Apart from the excellent performance at low temperature, the new electrolytes are highly safe to use. They eliminate the difficulty of thermal runaway, that is, a point at which the battery gets heated to a temperature that leads to a hazardous chain of chemical reactions that causes further heating of the battery. The new electrolytes restrict the ability of the battery to self-heat at temperatures considerably greater than ambient temperature because at higher temperatures, the ability of the electrolytes to dissolve salts is lost, resulting in the loss of conductivity of the battery and ultimately failure of the battery.

This is a natural shutdown mechanism that prevents the battery from overheating. As soon as the battery gets too hot, it shuts down. But as it cools back down, it starts working again. That’s uncommon in conventional batteries.
Cyrus Rustomji, first Author of the study and Postdoctoral Researcher in Meng’s group

Rustomji further added that during more extreme situations, for example, an automobile accident, when the battery is damaged and gets shorted, the electrolyte gas escapes from the cell and ‒ as there is no electrolyte conductivity ‒ avoids the thermal runaway reaction which cannot be avoided when traditional liquid electrolytes are used.
Compatible electrolyte for lithium metal anodes
Meng, Rustomji, and their collaborators have come very close to achieving another long-time ambition of becoming battery researchers: synthesizing an electrolyte that operates well with the lithium metal anode. Lithium is perceived to be the best anode material due to its light weight and its ability to store more charge than prevalent anodes.
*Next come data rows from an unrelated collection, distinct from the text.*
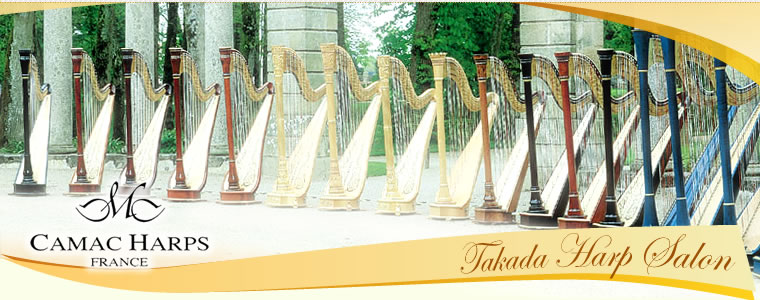 CAMAC HARP | Takada Harp Salon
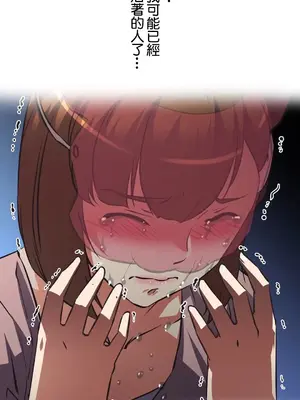 性愛轉生!? 三途川的女孩們 01-63話[完結]_055035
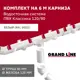 Комплект водосточной системы Grand Line Классика ПВХ ⌀120/90мм 6x3м RAL 9003 белый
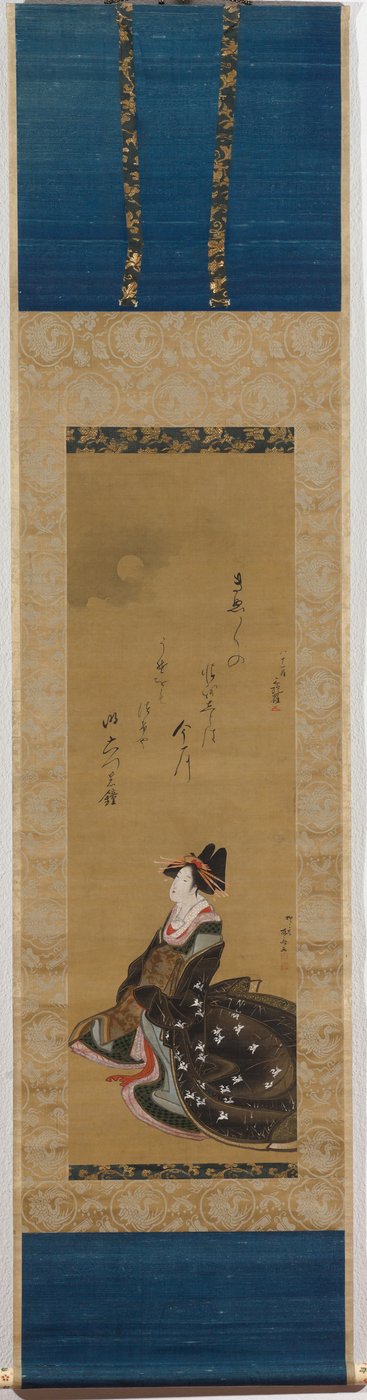  tekijältä Ryuryukyo Shinsai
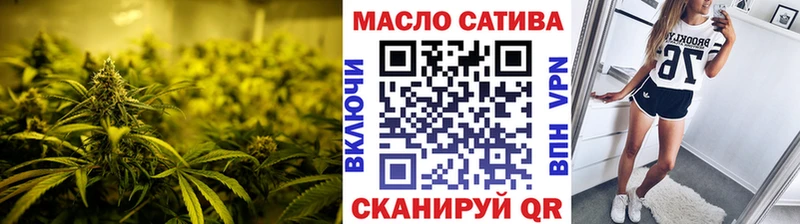 Купить  Благовещенск  Дистиллят ТГК Wax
However, one specific difficulty is that lithium reacts with traditional liquid electrolytes, resulting in the low Coulombic efficiency of the lithium metal, that is, it can go through only a lesser number of charge and discharge cycles before the operation of the battery stops.
Another difficulty encountered when using traditional liquid electrolytes with the lithium metal anode is that after repeated charge and discharge cycles, lithium can get accumulated at specific places on the electrode. Consequently, needle-like structures, or dendrites, are formed and can puncture portions of the battery, leading to short-circuit.
Applying high mechanical pressure on the electrode, using electrolytes with low viscosity, and using the so-called fluorinated electrolyte additives to produce an optimal chemical composition on the surface of the lithium metal electrode are the techniques employed earlier to overcome these difficulties. The innovative liquefied gas electrolytes synthesized by the UC San Diego Researchers integrate all the significant characteristics mentioned above into a single electrolyte system. The ensuing interphase formed on the electrode is an exceptionally uniform and dendrite-free surface that ensures enhanced battery conductivity and a high Coulombic efficiency of more than 97%. The Researchers have demonstrated for the first time that an electrolyte can exhibit high performance on lithium metal as well as classical cathode materials, thus considerably increasing the overall energy density of batteries.
Next steps
In the future, the goal of the research team is to enhance the cyclability and energy density of electrochemical capacitors as well as batteries and to ensure operations at even lower temperatures of less than -100 °C. This research can open the door for developing innovative technology to power spacecraft used to investigate outer planets (e.g. Jupiter and Saturn).
Rustomji is the head of a UC San Diego-based team of Researchers working to commercialize the technology through a startup called South 8 Technologies.